I like!! Nicely caught!

David


----------



## Mesoam (Feb 21, 2008)

i'd hang it in my home


----------



## GeorgeUK (Feb 21, 2008)

Super shot, dare I say a touch more contrast required?


----------



## petey (Feb 21, 2008)

i love this shot


----------



## trollmannen (Feb 21, 2008)

I really like the image I must say. 

Just curious if it could have been a bit more interesting if you went quarter of a stop down in aperture size, it seems a bit 'whited-out' in the top right corner. But it's a weighting issue of what is too dark and what is to light is I guess.

Good work!


----------



## Jaymz77 (Feb 21, 2008)

Another nice one! Great shot!


----------



## logan9967 (Feb 21, 2008)

very very nice, looks like railroad tracks almost


----------



## Roger (Feb 22, 2008)

DPW2007 said:


> I like!! Nicely caught!
> 
> David



thanks David.



Mesoam said:


> i'd hang it in my home



thanks very much, I do plan on getting a print done for the house.



GeorgeUK said:


> Super shot, dare I say a touch more contrast required?

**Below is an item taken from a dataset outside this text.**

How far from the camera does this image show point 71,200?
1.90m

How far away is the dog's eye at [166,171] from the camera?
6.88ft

geez George that's a tricky one with the high contrast areas already on the edge, I pushed it pretty far already with this processing.



petey said:


> i love this shot



thanks a lot.



trollmannen said:


> I really like the image I must say.
> 
> Just curious if it could have been a bit more interesting if you went quarter of a stop down in aperture size, it seems a bit 'whited-out' in the top right corner. But it's a weighting issue of what is too dark and what is to light is I guess.
> 
> Good work!



yes a good point and as I said above it's the processing I chose that's put those areas on the border....the original had more detail but I really liked the end result of this. I could try a re-process and attempt to hold back some detail....



Jaymz77 said:


> Another nice one! Great shot!



thanks a lot.



logan9967 said:


> very very nice, looks like railroad tracks almost



heh heh indeed, I just had to walk to the end lol....glad you like it.


----------